Once an industry stronghold, the Providian credit card became obsolete in 2008 when its then-issuer was seized by federal regulators. Its downfall is inextricably linked to one of the greatest bank failures of all time.
Providian Financial Corporation made a name for itself by providing credit to people who were normally turned away from other companies, either because of low income or a poor credit history. The company emerged in the 1980s and grew into a powerhouse, with $37.66 billion in assets and 7,000 employees.
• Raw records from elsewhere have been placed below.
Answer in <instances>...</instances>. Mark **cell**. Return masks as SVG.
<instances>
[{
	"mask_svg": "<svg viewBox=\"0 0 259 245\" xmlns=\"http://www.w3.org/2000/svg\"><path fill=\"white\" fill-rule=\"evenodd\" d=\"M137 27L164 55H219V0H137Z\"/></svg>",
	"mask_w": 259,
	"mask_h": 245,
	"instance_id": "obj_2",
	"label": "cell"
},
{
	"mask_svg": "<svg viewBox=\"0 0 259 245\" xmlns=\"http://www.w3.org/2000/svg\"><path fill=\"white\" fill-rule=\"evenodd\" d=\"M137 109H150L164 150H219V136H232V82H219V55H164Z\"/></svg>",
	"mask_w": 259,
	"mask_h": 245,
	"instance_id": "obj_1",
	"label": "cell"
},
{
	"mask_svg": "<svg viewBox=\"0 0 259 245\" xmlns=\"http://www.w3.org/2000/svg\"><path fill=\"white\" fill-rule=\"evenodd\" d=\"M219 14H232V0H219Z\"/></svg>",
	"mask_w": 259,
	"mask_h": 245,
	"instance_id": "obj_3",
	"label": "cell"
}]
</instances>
In the early 1990s Providian took high risks and hedged its bets by charging higher interest rates than competitors, offering secured credit cards, and mandating credit insurance.
Though its practices were highly profitable, some were deemed to be unethical and even illegal, leading to hundreds of millions of dollars in fines and an avalanche of lawsuits in the late 1990s. Just as Providian tried to shift its focus to lower risk customers and sell off some of its higher risk portfolios, customers began to default on their loans.
In 2001 the extent of Providian's fiscal woes became public, and its stock dropped by 92 percent. The company stabilized and continued to operate for a few more years, but never regained its previous stature.
The WaMu Years
In 2005 Washington Mutual (WaMu) acquired Providian for $6.45 billion. Providian continued to operate under the same brand, but as a wholly owned subsidiary. WaMu had 13 million existing customers but no credit card offerings. This acquisition allowed them to cross-sell complementary products between the two customer bases.
In 2008, near the beginning of the Great Recession, banks that were considered too big to fail began to do just that. Lehman Brothers filed for bankruptcy on September 15. During the next 10 days there was a run on WaMu, with customers withdrawing $16.7 billion. To stop the run, and protect FDIC insurance reserves, the federal reserve stepped in. It seized and auctioned the company's $307 billion in assets to JPMorgan Chase for $1.9 billion.
Within months the Troubled Asset Relief Program (TARP) would bail out dozens of other troubled banks, including JPMorgan Chase, but it came too late for WaMu.
The Providian credit card ended in two phases. The first was when was when WaMu acquired Providian Bancorp in 2005. The original Providian credit cards ceased to exist at that time. However, between 2005 and 2008 customers could still apply for and receive Providian-branded credit cards, but they were issued by WaMu. From a consumer perspective, little about the cards changed during that time. The final end of Providian cards came in 2008, when federal regulators seized and auctioned WaMu.